Data for analysis
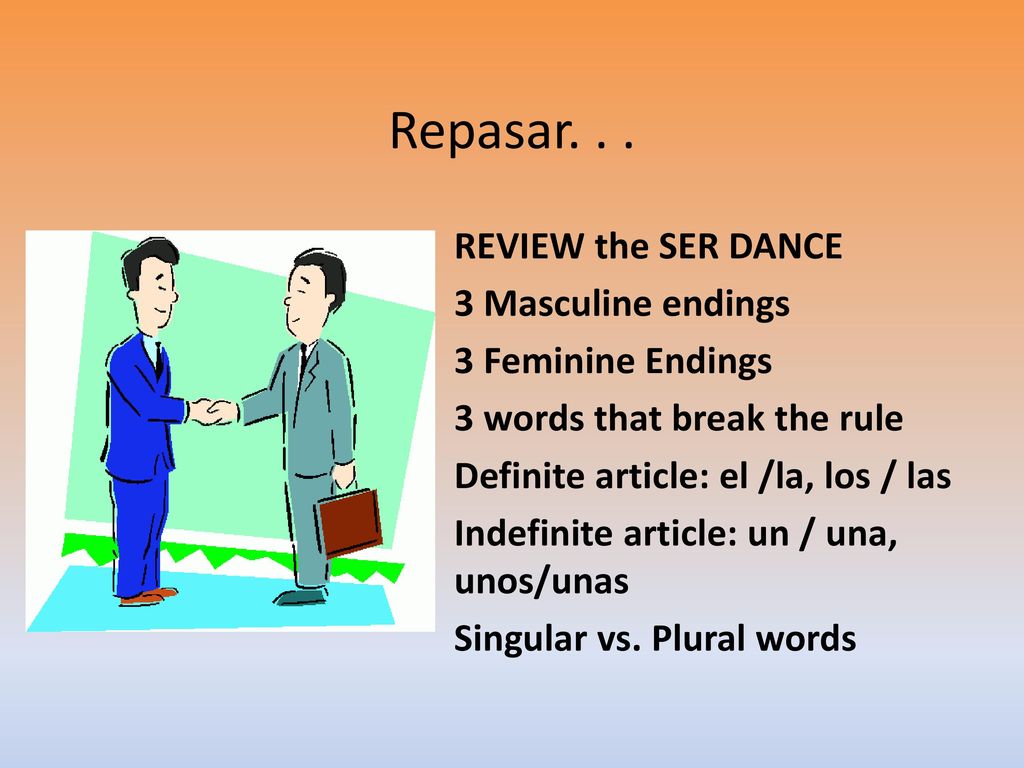 Repasar. . .

REVIEW the SER DANCE

3 Masculine endings

3 Feminine Endings

3 words that break the rule

Definite article: el /la, los / las

Indefinite article: un / una, unos/unas

Singular vs. Plural words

Work instructions
No line before the one containing "REVIEW the SER DANCE" should be copied; restate that line and all the rest through the end of the data above word for word.

Exercise response
REVIEW the SER DANCE

3 Masculine endings

3 Feminine Endings

3 words that break the rule

Definite article: el /la, los / las

Indefinite article: un / una, unos/unas

Singular vs. Plural words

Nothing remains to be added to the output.